Here's today's look at some of the top stories on markets and politics in Europe.

Europe faces 20 years of energy price gap with the U.S.

The International Energy Agency's chief economist Fatih Birol says Europe faces at least another 20 years of high gas and electricity prices, and will lose a third of its global market share of energy-intensive exports, mainly to the U.S. with its newly abundant supplies of oil and gas. The dire prediction concerns 30 million people working in industries that consume a lot of energy, such as steel and petrochemicals. Right now, gas prices in Europe are three times as high as in the U.S., and electricity is twice as expensive for industrial consumers. European industrialists blame this on environmental subsidies meant to develop renewable energy sources, and Germany is already posed to scale back its green policies. The IEA, however, believes the problem is both simpler and harder to solve: High import prices on natural gas, mainly from Russia. The only way for Europe to reduce prices at this point is to work shale gas deposits and build nuclear power plants. One other way would be to seek political rapprochement with Russia, but that is hardly feasible given the EU's vast ideological differences with President Vladimir Putin's regime.

Fiat Chrysler withholds dividend.

Now that Fiat has full control of its U.S. subsidiary, the company will operate under the name Fiat Chrysler Automobiles NV. As things stand, however, it might as well be called "Chrysler and a bunch of other, useless stuff." The company reported higher profit in the fourth quarter, $1.78 billion, up from $300 million a year earlier, because of a Chrysler tax benefit and growing truck and SUV sales in North America. In Europe, Fiat's home base, the company took more losses and wrote down about $532 million in assets, including spending on new platforms for Alfa Romeo and Maserati cars, saying it was working on different ones now. The company decided to pay no dividends to save cash for the completion of the all-important Chrysler deal. Fiat Chrysler's basic problem is that the Chrysler model range is too American in look, feel and fuel consumption to do well in Europe, and Fiat, Lancia, Alfa and Maserati are too quaint to interest the mass consumer in the U.S. But even in their traditional home market, Fiat's cars are doing so badly that selling the operation to some Chinese firm interested in technology transfer might actually be a better idea than trying to be another Volkswagen or Toyota with global ambitions.

Dispute in Peugeot family over Dongfeng deal.

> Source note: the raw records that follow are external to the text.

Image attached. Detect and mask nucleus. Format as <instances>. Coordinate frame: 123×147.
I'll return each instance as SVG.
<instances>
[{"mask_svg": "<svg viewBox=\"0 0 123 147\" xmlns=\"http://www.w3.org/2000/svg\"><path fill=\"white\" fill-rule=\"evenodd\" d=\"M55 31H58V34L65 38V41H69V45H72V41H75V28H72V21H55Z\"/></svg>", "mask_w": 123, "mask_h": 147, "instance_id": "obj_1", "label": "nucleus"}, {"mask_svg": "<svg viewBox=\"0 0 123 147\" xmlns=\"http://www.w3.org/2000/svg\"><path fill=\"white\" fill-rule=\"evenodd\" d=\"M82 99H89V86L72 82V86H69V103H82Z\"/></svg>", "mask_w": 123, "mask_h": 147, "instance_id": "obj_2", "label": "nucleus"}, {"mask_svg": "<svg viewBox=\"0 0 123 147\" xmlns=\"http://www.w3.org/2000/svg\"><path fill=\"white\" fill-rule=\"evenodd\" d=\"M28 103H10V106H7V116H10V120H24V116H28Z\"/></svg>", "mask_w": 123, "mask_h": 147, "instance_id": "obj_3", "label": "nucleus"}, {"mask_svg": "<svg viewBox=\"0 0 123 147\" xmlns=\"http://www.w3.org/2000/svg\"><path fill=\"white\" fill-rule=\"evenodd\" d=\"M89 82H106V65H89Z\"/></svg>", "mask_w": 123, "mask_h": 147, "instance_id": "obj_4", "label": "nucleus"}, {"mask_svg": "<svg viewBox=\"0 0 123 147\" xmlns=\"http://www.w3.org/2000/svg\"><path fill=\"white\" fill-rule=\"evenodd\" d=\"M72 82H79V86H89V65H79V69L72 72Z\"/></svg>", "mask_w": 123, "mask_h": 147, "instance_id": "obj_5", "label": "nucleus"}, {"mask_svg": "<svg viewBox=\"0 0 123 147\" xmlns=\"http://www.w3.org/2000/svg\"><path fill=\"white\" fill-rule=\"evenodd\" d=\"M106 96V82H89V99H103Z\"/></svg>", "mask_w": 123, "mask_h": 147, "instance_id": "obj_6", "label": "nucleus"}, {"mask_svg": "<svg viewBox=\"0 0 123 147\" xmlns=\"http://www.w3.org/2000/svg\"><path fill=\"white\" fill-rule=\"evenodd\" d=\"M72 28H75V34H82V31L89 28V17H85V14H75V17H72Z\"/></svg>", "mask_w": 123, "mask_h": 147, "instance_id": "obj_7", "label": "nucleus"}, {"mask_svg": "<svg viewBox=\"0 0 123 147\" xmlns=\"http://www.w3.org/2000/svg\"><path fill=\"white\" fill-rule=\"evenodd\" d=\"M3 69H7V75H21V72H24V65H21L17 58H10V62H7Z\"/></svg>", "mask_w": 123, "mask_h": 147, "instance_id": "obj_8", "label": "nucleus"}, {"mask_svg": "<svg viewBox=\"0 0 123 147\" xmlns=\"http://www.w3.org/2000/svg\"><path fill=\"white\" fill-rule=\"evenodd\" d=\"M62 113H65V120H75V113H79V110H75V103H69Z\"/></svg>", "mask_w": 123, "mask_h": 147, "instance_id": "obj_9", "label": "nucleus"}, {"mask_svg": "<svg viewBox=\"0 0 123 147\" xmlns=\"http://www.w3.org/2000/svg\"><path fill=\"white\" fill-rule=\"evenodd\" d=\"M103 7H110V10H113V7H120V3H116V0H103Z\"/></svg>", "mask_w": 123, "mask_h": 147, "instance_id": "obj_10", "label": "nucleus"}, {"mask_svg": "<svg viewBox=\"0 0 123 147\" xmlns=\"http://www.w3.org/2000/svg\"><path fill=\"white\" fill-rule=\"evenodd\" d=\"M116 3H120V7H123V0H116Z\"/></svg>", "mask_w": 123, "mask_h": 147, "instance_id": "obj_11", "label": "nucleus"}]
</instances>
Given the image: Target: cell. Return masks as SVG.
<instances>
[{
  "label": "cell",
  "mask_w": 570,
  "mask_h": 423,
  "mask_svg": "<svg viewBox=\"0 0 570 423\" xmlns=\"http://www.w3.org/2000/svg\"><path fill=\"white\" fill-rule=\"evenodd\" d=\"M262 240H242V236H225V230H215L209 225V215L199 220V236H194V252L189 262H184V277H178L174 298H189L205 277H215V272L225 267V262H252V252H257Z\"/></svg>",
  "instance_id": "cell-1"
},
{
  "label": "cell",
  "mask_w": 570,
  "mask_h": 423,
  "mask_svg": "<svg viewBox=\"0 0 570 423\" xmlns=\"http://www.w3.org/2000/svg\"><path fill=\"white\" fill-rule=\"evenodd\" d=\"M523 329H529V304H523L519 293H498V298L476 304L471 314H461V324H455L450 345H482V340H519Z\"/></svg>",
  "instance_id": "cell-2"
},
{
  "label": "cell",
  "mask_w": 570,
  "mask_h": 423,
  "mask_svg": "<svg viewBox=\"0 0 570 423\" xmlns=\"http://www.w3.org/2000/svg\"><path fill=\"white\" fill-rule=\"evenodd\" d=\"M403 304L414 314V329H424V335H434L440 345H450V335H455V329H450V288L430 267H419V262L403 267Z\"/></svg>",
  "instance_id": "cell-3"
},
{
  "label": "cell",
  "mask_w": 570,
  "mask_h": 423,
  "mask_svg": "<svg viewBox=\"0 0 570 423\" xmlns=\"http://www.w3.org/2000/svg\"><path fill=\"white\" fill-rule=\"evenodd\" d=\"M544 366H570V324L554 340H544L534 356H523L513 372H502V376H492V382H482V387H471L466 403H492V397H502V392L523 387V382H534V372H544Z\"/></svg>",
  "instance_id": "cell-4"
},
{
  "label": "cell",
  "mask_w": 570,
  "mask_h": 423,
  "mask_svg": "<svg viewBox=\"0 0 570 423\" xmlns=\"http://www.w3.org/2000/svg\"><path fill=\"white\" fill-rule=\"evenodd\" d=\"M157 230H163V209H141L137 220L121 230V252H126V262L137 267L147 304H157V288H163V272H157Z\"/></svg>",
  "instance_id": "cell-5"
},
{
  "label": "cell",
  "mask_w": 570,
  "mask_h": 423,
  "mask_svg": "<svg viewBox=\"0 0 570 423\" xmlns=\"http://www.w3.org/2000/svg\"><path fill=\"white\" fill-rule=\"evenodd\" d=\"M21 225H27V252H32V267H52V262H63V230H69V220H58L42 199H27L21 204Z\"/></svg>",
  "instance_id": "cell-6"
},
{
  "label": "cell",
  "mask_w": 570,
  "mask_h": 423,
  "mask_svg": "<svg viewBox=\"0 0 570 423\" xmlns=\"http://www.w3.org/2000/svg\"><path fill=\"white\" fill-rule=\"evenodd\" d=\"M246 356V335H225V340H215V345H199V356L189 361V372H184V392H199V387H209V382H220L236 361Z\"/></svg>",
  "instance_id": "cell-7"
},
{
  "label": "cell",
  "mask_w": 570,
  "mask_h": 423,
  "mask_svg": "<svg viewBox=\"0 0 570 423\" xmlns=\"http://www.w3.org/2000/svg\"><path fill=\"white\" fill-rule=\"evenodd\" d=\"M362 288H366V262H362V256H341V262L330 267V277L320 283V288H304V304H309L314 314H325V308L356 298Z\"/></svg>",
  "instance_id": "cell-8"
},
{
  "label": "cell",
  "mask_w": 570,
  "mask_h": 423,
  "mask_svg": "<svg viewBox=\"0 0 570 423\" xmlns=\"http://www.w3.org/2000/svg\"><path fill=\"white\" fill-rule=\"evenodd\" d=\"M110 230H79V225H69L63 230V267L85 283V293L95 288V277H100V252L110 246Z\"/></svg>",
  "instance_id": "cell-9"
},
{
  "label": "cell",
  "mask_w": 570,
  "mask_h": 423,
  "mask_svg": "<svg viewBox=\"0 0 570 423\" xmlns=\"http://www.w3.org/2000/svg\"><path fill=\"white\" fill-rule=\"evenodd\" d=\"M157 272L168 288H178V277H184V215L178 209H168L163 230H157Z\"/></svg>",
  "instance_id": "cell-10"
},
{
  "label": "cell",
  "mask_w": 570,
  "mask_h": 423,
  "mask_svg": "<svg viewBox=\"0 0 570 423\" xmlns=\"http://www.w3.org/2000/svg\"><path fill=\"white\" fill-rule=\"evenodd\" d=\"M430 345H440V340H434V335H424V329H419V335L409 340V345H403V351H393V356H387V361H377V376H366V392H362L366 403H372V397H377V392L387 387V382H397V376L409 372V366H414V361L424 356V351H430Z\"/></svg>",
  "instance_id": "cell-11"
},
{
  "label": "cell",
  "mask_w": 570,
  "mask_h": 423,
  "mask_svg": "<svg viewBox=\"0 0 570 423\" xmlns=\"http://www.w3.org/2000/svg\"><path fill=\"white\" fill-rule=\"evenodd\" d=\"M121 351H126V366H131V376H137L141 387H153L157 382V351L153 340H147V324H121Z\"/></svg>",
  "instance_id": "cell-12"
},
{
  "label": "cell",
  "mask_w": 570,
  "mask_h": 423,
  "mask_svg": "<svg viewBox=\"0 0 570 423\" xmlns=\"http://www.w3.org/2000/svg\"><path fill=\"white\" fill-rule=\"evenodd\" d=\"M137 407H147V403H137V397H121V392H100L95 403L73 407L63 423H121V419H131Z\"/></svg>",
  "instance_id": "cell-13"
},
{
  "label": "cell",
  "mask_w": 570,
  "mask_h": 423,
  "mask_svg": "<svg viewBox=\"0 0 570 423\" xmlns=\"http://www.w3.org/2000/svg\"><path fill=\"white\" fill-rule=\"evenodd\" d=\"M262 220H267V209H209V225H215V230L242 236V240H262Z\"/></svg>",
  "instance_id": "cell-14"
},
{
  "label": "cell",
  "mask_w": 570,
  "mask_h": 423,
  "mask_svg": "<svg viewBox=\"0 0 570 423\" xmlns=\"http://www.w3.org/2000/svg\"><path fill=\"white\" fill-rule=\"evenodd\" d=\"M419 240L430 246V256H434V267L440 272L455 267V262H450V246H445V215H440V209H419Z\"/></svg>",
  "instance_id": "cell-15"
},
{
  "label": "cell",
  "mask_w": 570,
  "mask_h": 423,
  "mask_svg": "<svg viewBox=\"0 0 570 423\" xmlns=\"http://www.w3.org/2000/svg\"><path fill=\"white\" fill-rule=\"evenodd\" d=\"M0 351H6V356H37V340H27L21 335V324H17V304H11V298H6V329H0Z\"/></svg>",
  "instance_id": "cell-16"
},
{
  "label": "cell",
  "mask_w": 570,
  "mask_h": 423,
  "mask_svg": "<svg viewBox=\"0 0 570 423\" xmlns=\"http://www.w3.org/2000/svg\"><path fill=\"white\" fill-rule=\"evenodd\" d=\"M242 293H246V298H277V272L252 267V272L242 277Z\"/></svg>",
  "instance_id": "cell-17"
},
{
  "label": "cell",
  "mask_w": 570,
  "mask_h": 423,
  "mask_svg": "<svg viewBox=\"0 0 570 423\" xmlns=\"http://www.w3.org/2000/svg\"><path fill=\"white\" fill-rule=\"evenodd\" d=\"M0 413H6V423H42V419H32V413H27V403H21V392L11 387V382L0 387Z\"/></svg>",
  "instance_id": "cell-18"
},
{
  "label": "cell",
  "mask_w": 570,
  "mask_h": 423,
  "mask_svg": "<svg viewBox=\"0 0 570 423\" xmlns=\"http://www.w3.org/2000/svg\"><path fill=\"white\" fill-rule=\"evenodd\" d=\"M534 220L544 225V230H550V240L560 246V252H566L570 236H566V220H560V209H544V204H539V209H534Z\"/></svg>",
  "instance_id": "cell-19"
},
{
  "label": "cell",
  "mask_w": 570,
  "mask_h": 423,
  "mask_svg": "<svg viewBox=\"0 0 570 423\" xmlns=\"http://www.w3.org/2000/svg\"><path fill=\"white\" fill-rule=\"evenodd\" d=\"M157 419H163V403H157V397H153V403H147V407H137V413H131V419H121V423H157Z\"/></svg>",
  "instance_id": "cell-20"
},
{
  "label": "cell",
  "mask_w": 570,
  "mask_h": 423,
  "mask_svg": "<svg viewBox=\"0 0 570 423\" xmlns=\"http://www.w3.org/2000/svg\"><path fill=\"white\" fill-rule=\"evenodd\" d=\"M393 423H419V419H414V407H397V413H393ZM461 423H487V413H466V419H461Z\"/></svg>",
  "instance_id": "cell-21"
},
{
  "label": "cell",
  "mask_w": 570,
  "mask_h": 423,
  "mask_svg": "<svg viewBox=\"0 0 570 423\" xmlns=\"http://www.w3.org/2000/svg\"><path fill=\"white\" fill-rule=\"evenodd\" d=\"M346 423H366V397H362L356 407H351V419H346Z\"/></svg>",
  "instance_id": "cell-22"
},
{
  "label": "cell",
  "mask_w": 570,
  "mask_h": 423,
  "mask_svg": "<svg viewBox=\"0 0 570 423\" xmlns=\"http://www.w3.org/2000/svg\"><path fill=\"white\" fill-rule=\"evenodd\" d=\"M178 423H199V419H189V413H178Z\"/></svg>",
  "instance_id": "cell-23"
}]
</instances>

Although the supervisory board of French automaker PSA Peugeot Citroen approved the entry of the French state and the Chinese carmaker Dongfeng into the company's capital, its head Thierry Peugeot is protesting vehemently against the deal. The Peugeot family now holds a 25 percent stake in PSA and 38 percent of the voting rights, but the deal would make the family, the state and Dongfeng equal partners with a 14 percent each. Thierry Peugeot wants the family to keep control. He believes PSA could raise the needed capital in the market and from existing shareholders, and that Dongfeng could remain a partner with a smaller stake. Thierry wrote an angry letter to his cousin, Robert, who heads the family holding, FFP, saying, "I am worried about the exit strategy you seem to want to implement. I believe the Peugeot family must continue to support the company and not ignore it." Thierry Peugeot, however, appears to be outnumbered, and the deal is likely to go through as agreed. Accepting Chinese companies as equal partners makes sense for European carmakers struggling to expand their global reach. The PSA-Dongfeng deal won't be the last of its kind.

Rate hike fails to halt Turkish lira decline.

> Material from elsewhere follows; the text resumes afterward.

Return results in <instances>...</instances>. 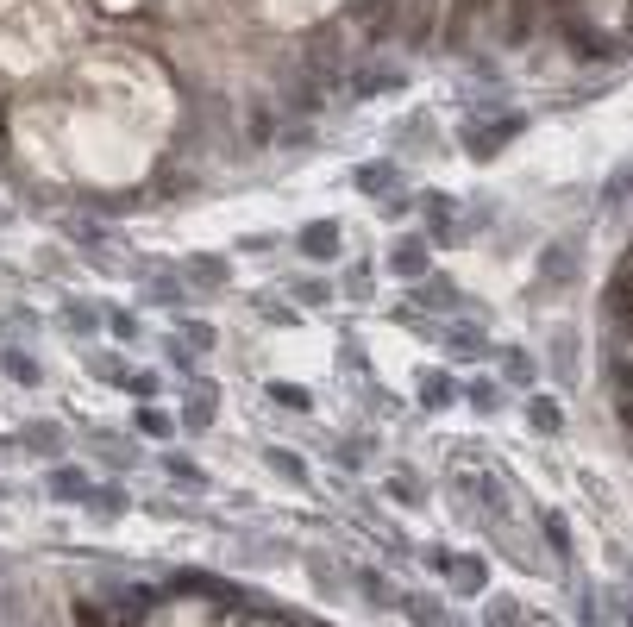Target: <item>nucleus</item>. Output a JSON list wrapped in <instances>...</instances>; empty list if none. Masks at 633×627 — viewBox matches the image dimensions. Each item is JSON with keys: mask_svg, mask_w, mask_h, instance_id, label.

Turkey's Central Bank moved decisively to raise all three of its key rates late on Tuesday, surprising analysts with its willingness to do something Prime Minister Recep Tayiip Erdogan has many times insisted the country must resist. Turkey's currency, the lira, spiked briefly on the news but is now trading lower than immediately before the rate hike, at about 2.3 to the U.S. dollar. The momentum is against it, and that means hard times are ahead for Turkish companies and banks, which are heavily indebted in foreign currency. The higher rates, meanwhile, will hamper growth. While Erdogan says he will be patient before releasing his "plan B or plan C", but a downward economic spiral risks ending his brilliant political career, or turning him into an outright dictator.

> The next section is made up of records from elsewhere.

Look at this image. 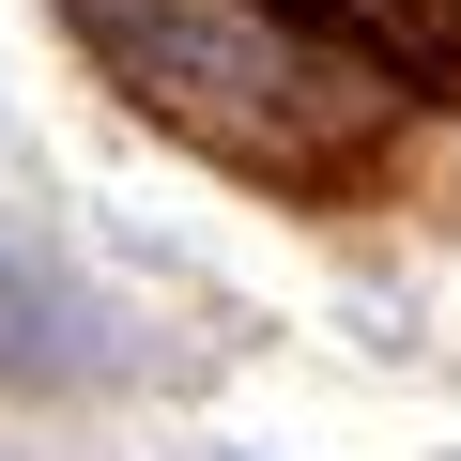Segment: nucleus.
<instances>
[{
	"instance_id": "obj_1",
	"label": "nucleus",
	"mask_w": 461,
	"mask_h": 461,
	"mask_svg": "<svg viewBox=\"0 0 461 461\" xmlns=\"http://www.w3.org/2000/svg\"><path fill=\"white\" fill-rule=\"evenodd\" d=\"M293 32L354 47V62H400V77H461V0H277Z\"/></svg>"
}]
</instances>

France tells restaurants to disclose food origins.

The French parliament passed a law ordering restaurants to mark on their menus which dishes are produced in-house. The "fait maison" mark will be reserved for dishes made on the premises. According to Sylvia Pinel, the handicrafts minister, the idea is to "promote the work of restaurant professionals who are focused on quality." If properly applied, the law promises many revelations to restaurant customers unaware of how much of what they eat is bought ready-made and heated up, or assembled from semi-finished products in restaurant kitchens. It should also become more difficult for restaurants to save on chefs without sacrificing their reputation. Much will depend on how the new rules are applied: restaurant lobbies say they are "waiting for specifics" of the law – in other words they want to know what loopholes there will be.